On April 9 at 04:10 UTC/12:10 a.m. EDT, the VIIRS instrument aboard NASA-NOAA's Suomi NPP satellite captured this image of Tropical Depression Peipah slowly approaching the eastern Philippines. Image Credit: NRL/NASA/NOAA

The Visible Infrared Imaging Radiometer Suite or VIIRS instrument aboard Suomi NPP captured a visible, high-resolution image of the storm as it continued moving through the Philippine Sea. The storm appeared disorganized in the image, and the center was difficult to pinpoint on the visible imagery.

VIIRS is a scanning radiometer that collects visible and infrared imagery and radiometric measurements.
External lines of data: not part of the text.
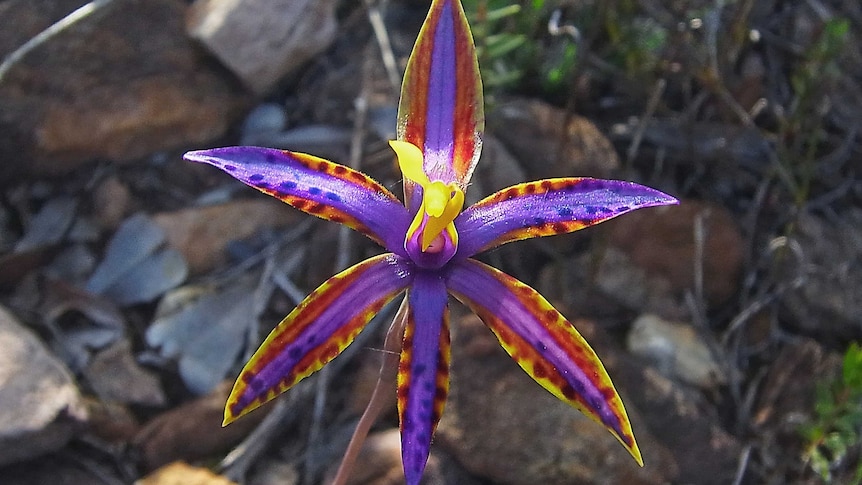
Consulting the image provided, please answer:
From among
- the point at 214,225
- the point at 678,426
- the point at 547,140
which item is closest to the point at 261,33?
the point at 214,225

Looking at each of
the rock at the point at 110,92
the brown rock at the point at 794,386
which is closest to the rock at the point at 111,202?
the rock at the point at 110,92

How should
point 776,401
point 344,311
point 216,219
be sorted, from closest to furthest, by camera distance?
point 344,311 < point 776,401 < point 216,219

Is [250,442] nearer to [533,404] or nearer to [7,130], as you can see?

VIIRS data is used to measure cloud and aerosol properties, ocean color, sea and land surface temperature, ice motion and temperature, fires, and Earth's albedo.

Using animated multispectral satellite imagery, the Joint Typhoon Warning Center observed weakening deep convection (thunderstorms were not developing as quickly) within a broad low-level circulation center. 

An image from the Advanced Microwave Sounding Unit (AMSU) showed there is a curved band of thunderstorms over the northern semi-circle. There's also a weak band of thunderstorms over the southwester quadrant of the storm.

The AMSU-A instrument flies aboard NASA's Aqua satellite and is a 15-channel microwave sounder instrument designed primarily to obtain temperatures in the upper atmosphere (especially the stratosphere) 

Tropical depression Peipah's maximum sustained winds were near 25 knots/28.7 mph/46.3 kph on April 8 at 1500 UTC/11 a.m. EDT. Peipah is centered near 9.1 north and 129.7 east, or 616 nautical miles/709 miles/1,141 km southeast of Manila, Philippines. The depression slowed down and was moving to the north-northwest at 5 knots/5.7 mph/9.2 kph.

Peipah is in a weak steering environment, that means there are no strong high or low pressure areas nearby to push it one way or another, so it is expected to track slowly in a northwesterly direction for the next several days.